Git Product home page Git Product logo

transfuser's Introduction

Multi-Modal Fusion Transformer for End-to-End Autonomous Driving

Project Page | Paper | Supplementary | Video | Poster | Blog

This repository contains the code for the CVPR 2021 paper Multi-Modal Fusion Transformer for End-to-End Autonomous Driving. If you find our code or paper useful, please cite

@inproceedings{Prakash2021CVPR,
  author = {Prakash, Aditya and Chitta, Kashyap and Geiger, Andreas},
  title = {Multi-Modal Fusion Transformer for End-to-End Autonomous Driving},
  booktitle = {Conference on Computer Vision and Pattern Recognition (CVPR)},
  year = {2021}
}

Contents

  1. Setup
  2. Dataset
  3. Data Generation
  4. Training
  5. Evaluation
  6. CARLA Leaderboard Submission
  7. Acknowledgements

Setup

Install anaconda

wget https://repo.anaconda.com/archive/Anaconda3-2020.11-Linux-x86_64.sh
bash Anaconda3-2020.11-Linux-x86_64.sh
source ~/.profile

Clone the repo and build the environment

git clone https://github.com/autonomousvision/transfuser
cd transfuser
conda create -n transfuser python=3.7
pip3 install -r requirements.txt
conda activate transfuser

Download and setup CARLA 0.9.10.1

chmod +x setup_carla.sh
./setup_carla.sh

Dataset

The data is generated with leaderboard/team_code/auto_pilot.py in 8 CARLA towns using the routes and scenarios files provided at leaderboard/data on CARLA 0.9.10.1

chmod +x download_data.sh
./download_data.sh

We used two datasets for different experimental settings:

  • clear_weather_data: contains only ClearNoon weather. This dataset is used for the experiments described in the paper and generalization to new town results shown in the video.
  • 14_weathers_data: contains 14 preset weather conditions mentioned in leaderboard/team_code/auto_pilot.py. This dataset is used for training models for the leaderboard and the generalization to new weather results shown in the video.

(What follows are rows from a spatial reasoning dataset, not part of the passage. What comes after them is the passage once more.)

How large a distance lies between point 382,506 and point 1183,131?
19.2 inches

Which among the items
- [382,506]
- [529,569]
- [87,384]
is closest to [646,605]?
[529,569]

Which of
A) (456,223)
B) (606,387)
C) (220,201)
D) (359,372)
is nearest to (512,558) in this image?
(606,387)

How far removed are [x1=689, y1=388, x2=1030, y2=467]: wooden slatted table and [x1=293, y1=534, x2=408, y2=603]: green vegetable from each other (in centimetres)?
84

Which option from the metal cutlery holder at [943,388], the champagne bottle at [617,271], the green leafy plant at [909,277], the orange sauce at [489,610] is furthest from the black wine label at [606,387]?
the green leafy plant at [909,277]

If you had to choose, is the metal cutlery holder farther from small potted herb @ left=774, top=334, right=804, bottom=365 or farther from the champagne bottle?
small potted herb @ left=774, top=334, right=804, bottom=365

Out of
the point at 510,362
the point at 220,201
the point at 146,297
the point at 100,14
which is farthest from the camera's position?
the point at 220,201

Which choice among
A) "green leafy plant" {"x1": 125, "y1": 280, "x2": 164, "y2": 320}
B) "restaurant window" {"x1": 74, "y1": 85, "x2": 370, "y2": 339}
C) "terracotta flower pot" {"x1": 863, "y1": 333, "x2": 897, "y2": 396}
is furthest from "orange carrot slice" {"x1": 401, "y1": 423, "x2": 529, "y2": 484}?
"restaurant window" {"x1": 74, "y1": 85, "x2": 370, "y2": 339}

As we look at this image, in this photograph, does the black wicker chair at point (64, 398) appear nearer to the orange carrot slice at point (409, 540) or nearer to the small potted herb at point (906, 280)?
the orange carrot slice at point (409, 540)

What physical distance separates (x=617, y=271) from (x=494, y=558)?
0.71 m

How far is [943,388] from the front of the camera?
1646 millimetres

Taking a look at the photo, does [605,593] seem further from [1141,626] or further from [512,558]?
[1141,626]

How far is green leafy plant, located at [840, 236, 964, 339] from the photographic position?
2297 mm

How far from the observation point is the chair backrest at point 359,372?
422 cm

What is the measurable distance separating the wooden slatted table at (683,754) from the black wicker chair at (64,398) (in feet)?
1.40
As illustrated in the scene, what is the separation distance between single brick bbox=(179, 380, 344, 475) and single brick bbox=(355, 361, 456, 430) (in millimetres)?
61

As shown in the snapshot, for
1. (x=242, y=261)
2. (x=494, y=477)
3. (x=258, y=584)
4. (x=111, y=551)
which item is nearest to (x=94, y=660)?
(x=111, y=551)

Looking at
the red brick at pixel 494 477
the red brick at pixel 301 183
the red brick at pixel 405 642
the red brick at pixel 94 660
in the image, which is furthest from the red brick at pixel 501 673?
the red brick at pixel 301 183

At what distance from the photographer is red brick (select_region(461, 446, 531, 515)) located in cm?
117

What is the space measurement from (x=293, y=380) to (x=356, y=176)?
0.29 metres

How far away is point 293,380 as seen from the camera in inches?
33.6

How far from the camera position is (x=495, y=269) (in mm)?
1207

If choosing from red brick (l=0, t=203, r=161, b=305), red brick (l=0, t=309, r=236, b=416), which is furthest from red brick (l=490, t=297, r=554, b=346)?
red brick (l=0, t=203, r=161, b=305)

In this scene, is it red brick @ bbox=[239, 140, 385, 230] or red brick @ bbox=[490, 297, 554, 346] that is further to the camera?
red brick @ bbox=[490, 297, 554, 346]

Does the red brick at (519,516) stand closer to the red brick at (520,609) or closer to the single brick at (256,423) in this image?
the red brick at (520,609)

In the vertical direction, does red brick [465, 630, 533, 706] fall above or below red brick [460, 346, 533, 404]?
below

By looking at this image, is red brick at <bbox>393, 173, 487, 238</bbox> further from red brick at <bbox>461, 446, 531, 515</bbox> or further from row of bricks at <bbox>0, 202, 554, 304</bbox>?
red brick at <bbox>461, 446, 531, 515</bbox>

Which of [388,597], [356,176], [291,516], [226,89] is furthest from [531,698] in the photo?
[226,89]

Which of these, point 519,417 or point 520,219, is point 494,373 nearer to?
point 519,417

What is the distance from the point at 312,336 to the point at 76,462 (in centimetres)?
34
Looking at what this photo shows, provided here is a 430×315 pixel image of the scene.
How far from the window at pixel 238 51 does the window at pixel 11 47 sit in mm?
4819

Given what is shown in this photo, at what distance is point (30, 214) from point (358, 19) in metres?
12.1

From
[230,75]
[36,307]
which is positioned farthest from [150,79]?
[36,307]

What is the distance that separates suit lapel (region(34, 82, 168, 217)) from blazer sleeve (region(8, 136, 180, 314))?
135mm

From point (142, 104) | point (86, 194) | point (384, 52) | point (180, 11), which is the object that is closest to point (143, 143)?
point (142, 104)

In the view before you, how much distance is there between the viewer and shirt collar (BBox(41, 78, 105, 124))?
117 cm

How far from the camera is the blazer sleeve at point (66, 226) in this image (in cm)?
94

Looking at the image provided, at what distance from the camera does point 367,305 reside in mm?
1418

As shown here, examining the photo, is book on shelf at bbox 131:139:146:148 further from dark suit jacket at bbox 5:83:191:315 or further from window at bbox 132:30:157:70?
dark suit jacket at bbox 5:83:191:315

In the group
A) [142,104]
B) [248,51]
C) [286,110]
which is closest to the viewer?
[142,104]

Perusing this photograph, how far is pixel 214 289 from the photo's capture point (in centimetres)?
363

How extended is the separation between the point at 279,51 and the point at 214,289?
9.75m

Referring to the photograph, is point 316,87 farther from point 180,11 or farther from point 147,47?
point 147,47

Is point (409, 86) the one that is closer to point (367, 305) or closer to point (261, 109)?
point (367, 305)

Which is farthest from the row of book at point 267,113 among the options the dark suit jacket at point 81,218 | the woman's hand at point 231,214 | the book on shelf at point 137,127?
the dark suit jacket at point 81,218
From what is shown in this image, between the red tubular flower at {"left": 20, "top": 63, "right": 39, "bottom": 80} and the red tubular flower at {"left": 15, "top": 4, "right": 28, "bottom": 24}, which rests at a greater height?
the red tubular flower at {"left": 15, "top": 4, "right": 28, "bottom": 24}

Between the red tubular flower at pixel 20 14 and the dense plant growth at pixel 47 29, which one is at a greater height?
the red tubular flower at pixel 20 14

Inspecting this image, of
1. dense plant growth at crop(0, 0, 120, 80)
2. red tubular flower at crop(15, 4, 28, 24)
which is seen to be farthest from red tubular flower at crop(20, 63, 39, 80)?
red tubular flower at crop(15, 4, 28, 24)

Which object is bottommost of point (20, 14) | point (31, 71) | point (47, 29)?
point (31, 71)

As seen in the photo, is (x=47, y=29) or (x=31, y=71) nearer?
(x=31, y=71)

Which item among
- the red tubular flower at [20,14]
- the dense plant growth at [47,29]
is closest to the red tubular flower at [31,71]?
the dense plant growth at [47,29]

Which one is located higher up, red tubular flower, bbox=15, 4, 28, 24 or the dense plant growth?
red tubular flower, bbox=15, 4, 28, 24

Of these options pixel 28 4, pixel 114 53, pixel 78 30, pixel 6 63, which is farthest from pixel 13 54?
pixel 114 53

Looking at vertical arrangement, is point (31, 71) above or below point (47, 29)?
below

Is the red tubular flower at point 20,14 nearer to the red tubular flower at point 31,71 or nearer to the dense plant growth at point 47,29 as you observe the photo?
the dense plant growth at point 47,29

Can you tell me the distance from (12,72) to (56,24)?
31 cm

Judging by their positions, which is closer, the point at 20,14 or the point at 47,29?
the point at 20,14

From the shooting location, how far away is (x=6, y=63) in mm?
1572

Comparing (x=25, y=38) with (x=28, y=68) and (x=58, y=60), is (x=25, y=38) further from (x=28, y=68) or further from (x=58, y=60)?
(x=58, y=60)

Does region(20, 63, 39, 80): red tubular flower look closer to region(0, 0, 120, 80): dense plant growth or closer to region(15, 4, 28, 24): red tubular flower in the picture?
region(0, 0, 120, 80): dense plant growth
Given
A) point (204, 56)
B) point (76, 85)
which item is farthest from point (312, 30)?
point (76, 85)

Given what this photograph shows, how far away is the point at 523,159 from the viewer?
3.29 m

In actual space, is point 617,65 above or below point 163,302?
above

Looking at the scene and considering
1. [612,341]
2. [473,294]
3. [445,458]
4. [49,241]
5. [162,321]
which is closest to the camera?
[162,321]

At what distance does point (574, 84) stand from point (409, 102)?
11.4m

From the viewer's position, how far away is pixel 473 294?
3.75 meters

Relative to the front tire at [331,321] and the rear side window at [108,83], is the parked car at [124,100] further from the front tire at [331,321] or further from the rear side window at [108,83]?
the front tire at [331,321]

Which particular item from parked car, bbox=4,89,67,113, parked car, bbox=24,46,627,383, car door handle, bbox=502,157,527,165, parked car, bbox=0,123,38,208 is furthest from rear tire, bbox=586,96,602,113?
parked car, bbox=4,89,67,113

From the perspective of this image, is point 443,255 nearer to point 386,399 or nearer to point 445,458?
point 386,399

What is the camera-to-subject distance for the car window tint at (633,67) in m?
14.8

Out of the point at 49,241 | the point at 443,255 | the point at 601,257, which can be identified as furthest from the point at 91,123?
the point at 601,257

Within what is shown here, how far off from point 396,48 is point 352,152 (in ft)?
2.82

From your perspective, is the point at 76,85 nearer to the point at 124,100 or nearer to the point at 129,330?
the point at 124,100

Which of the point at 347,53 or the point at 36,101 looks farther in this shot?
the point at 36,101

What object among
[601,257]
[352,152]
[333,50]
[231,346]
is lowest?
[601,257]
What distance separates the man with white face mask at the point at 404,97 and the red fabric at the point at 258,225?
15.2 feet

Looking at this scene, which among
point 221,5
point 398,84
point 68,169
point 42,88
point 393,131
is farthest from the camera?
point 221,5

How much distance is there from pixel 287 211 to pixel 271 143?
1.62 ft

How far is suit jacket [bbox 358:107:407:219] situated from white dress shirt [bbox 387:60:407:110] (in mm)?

The dataset is structured as follows:

- TownX_{tiny,short,long}: corresponding to different towns and routes files
    - routes_X: contains data for an individual route
        - rgb_{front, left, right, rear}: multi-view camera images at 400x300 resolution
        - seg_{front, left, right, rear}: corresponding segmentation images
        - depth_{front, left, right, rear}: corresponding depth images
        - lidar: 3d point cloud in .npy format
        - topdown: topdown segmentation images required for training LBC
        - 2d_bbs_{front, left, right, rear}: 2d bounding boxes for different agents in the corresponding camera view
        - 3d_bbs: 3d bounding boxes for different agents
        - affordances: different types of affordances
        - measurements: contains ego-agent's position, velocity and other metadata

We have provided two versions of the datasets used in our work:

  • Minimal dataset (63G): contains only rgb_front, lidar and measurements from the 14_weathers_data. This is sufficient to train all the models (except LBC which also requires topdown).
  • Large scale dataset (406G): contains multi-view camera data with different perception labels and affordances for both clear_weather_data and 14_weathers_data to facilitate further development of imitation learning agents.

Data Generation

In addition to the dataset, we have also provided all the scripts used for generating data and these can be modified as required for different CARLA versions.

Running CARLA Server

With Display

./CarlaUE4.sh --world-port=2000 -opengl

Without Display

Without Docker:

SDL_VIDEODRIVER=offscreen SDL_HINT_CUDA_DEVICE=0 ./CarlaUE4.sh --world-port=2000 -opengl

With Docker:

Instructions for setting up docker are available here. Pull the docker image of CARLA 0.9.10.1 docker pull carlasim/carla:0.9.10.1.

Docker 18:

docker run -it --rm -p 2000-2002:2000-2002 --runtime=nvidia -e NVIDIA_VISIBLE_DEVICES=0 carlasim/carla:0.9.10.1 ./CarlaUE4.sh --world-port=2000 -opengl

Docker 19:

docker run -it --rm --net=host --gpus '"device=0"' carlasim/carla:0.9.10.1 ./CarlaUE4.sh --world-port=2000 -opengl

If the docker container doesn't start properly then add another environment variable -e SDL_AUDIODRIVER=dsp.

Run the Autopilot

Once the CARLA server is running, rollout the autopilot to start data generation.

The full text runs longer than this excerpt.